--- Tasks and exercises ---
(A) According to the guidance on cemetery master plans, which professionals can contribute invaluable information about a cemetery?
(B) Copy the stretch of the cemetery master plan guidance from "TEXAS HISTORICAL COMMISSION" through "preservation of the cemetery.", replacing "master plan" with "preservation plan".
== Supplied passage
TEXAS HISTORICAL COMMISSION
DEVELOPING A MASTER PRESERVATION PLAN
FOR A HISTORIC CEMETERY
A master plan is an important first step in the preservation of a historic cemetery. Before a blade of grass is cut, before a
stone is leveled, before any work is done, it is essential to develop a master plan for the cemetery. A master plan is a tool
to help establish goals, prioritize activities, estimate costs and develop an annual maintenance schedule. It also contains
important records such as survey forms and photographs of each gravestone and feature, and a written history, along
with other historical data about the cemetery. Adequate planning takes work, but is worth the effort because it will result
in a permanent document that will direct future preservation of the cemetery.
The recommended steps for developing a master plan are:
By researching a cemetery, you learn about its history and character. The use of reliable sources and careful citations
is essential to preparing the history of the cemetery. Consult primary sources, such as public records, newspaper
accounts, meeting minutes, historical maps and historical photographs. If properly documented, oral histories collected
from authoritative sources are also valuable research tools. Professionals, such as archeologists, stonemasons and
landscape architects, can contribute invaluable information about the cemetery.
To adequately document a cemetery, inventory gravestones and all landscape features.
====
== Given material
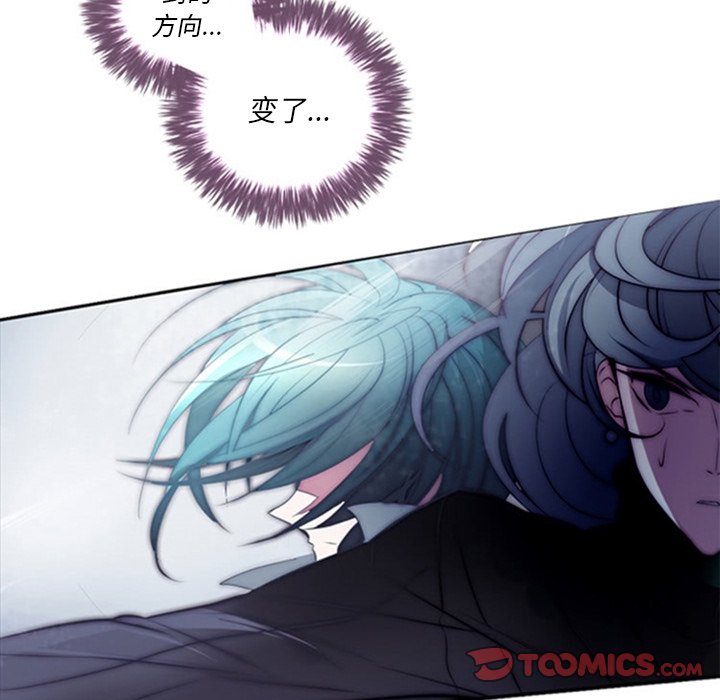 第17話 - 第77张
====
--- Answer list ---
(A) Archeologists, stonemasons and landscape architects.

(B)
TEXAS HISTORICAL COMMISSION
DEVELOPING A MASTER PRESERVATION PLAN
FOR A HISTORIC CEMETERY
A preservation plan is an important first step in the preservation of a historic cemetery. Before a blade of grass is cut, before a
stone is leveled, before any work is done, it is essential to develop a preservation plan for the cemetery. A preservation plan is a tool
to help establish goals, prioritize activities, estimate costs and develop an annual maintenance schedule. It also contains
important records such as survey forms and photographs of each gravestone and feature, and a written history, along
with other historical data about the cemetery. Adequate planning takes work, but is worth the effort because it will result
in a permanent document that will direct future preservation of the cemetery.